((

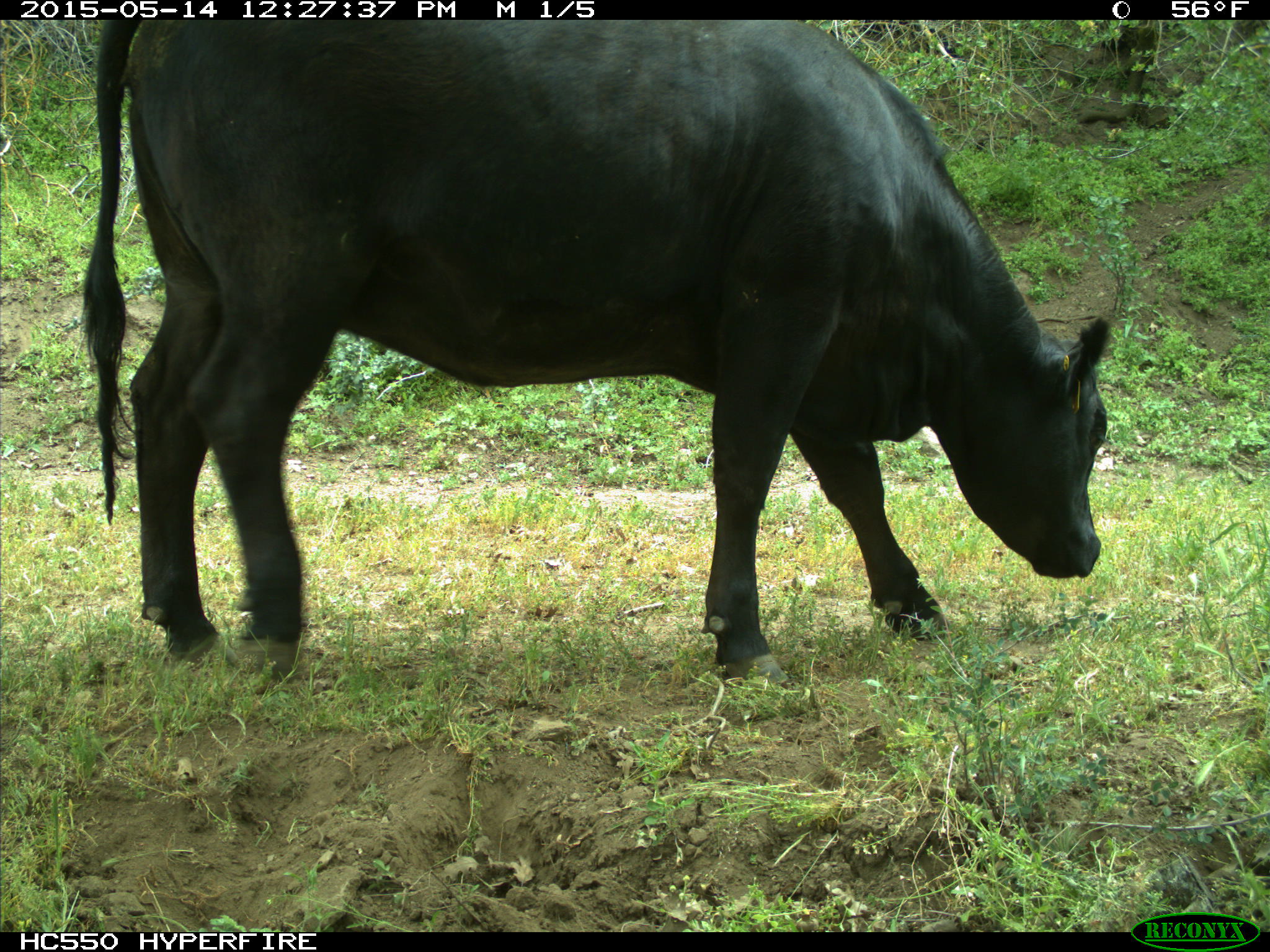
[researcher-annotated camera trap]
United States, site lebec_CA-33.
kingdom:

))

WHAT IS BEING ASKED
Without any of its images, the data above should be returned exactly.

FINISHED EXERCISE
[researcher-annotated camera trap]
United States, site lebec_CA-33.
kingdom:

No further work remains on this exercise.